REPUBLIKA.CO.ID, SURABAYA -- Salah satu tersangka insiden di asrama mahasiswa Papua di Surabaya Syamsul Arifin (SA) melayangkan permohonan maaf atas kejadian di asrama mahasiswa Papua Surabaya pada 16 Agustus 2019. Insiden di asrama mahasiswa Papua di Surabaya tersebut disebut-sebut sebagai salah satu pemicu kerusuhan di Papua dan Papua Barat.
"Kepada seluruh saudara-saudara yang berada di Papua, saya meminta maaf sebesar-besarnya jika ada perbuatan yang tidak menyenangkan," ujar SA ditemui di Mapolda Jatim, Surabaya, Selasa (3/9).
Kuasa hukum SA, Hishom Prasetyo mengatakan, pihaknya akan tetap taat hukum, dan siap menjalani seluruh rangkaian proses hukum. Dia pun membenarkan jika kliennya telah dilakukan penahanan untuk 20 hari ke depan.

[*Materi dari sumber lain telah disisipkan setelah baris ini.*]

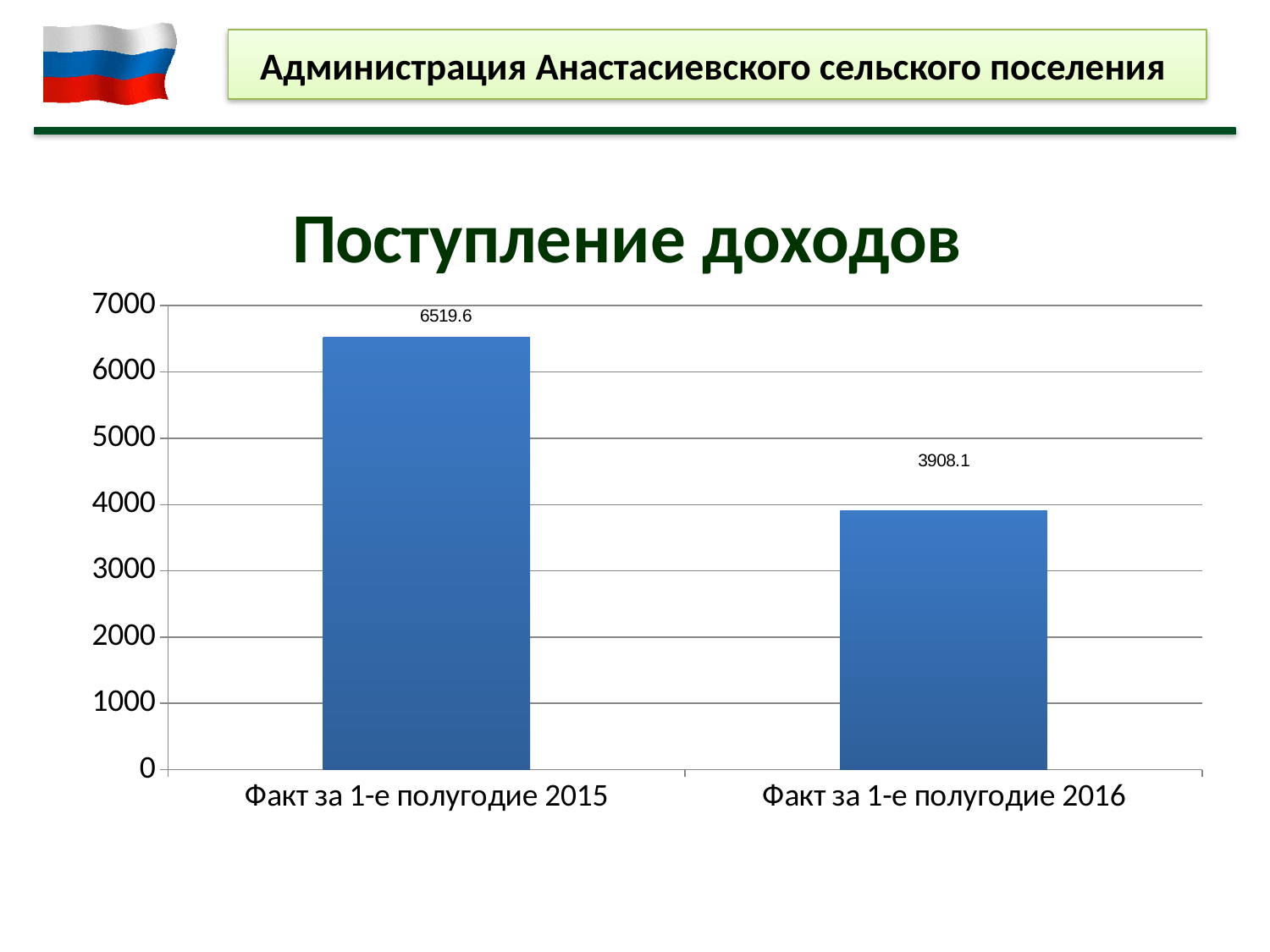
Which is larger: the value for Факт за 1-е полугодие 2015 or for Факт за 1-е полугодие 2016? Факт за 1-е полугодие 2015 Do the values rise or fall from the 2015 category to the 2016 category? fall How many categories are shown on the chart? 2 What is the difference between the values for Факт за 1-е полугодие 2015 and Факт за 1-е полугодие 2016? 2611.5 What is the value for Факт за 1-е полугодие 2015? 6519.6 What is the value for Факт за 1-е полугодие 2016? 3908.1 Which category has the highest value? Факт за 1-е полугодие 2015 Is the value for Факт за 1-е полугодие 2016 greater or less than 4000? less Which category has the lowest value? Факт за 1-е полугодие 2016 Is the value for Факт за 1-е полугодие 2015 greater or less than 6000? greater What kind of chart is shown on the slide? bar chart What is the title of the chart? Поступление доходов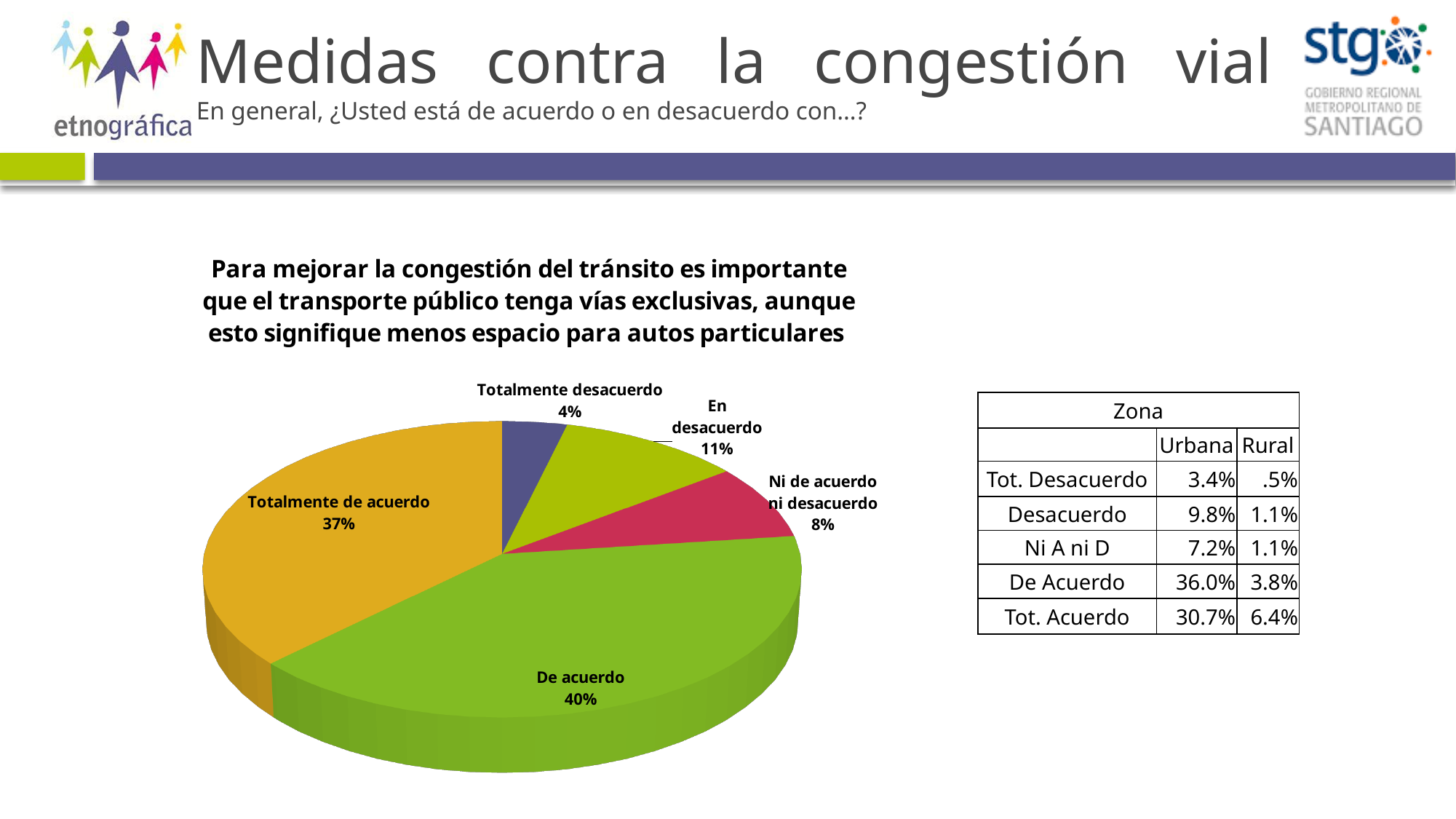
What is the difference in percentage points between "De acuerdo" and "Totalmente de acuerdo"? 3 percentage points How many slices does the pie chart have? 5 Which is larger, the share for "En desacuerdo" or the share for "Ni de acuerdo ni desacuerdo"? En desacuerdo What colour is the "De acuerdo" slice of the pie chart? Green What percentage of respondents answered "Ni de acuerdo ni desacuerdo"? 8% What percentage of respondents answered "Totalmente de acuerdo"? 37% What percentage of respondents answered "Totalmente desacuerdo"? 4% What percentage of respondents answered "De acuerdo"? 40% What type of chart is shown on the slide? Pie chart What percentage of respondents answered "En desacuerdo"? 11% Which response category has the smallest share of the pie? Totalmente desacuerdo Which response category has the largest share of the pie? De acuerdo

"Pada prinsipnya kami akan tetap taat hukum menjalani proses hukum yang ada. Sementara proses hukum sudah sampai pada tahap penahanan. Jadi klien kami ditahan selama kurang lebih 20 hari," ujar Hishom.
Hishom menyatakan, pihaknya belum bisa menentukan apakah akan melayangkan surat permohonan penangguhan penahanan atau tidak. Dia juga belum busa memastikan apakah akan melakukan upaya hukum seperti praperadilan atau tidak.
"Selebihnya kami akan mendiskusikan dengan tim apakah akan mengajukan penangguhan penahanan atau mengajukan upaya hukum lain seperti praperadilan. Nanti akan kami sampaikan kemudian," kata Hishom.
Sebelumnya Polda Jatim menetapkan SA sebagai tersangka. SA ditetapkan tersangka setelah terbukti melayangkan kata-kata rasis kepada mahasiswa Papua yang ada di asrama mahasiswa Papua di Surabaya. Pembuktian tersebut diperoleh dari keterangan saksi-saksi dan juga dari hasil uji laboratorium forensik. SA dijerat Undang-Undang nomor 40 tahun 2008 tentang Diskriminasi.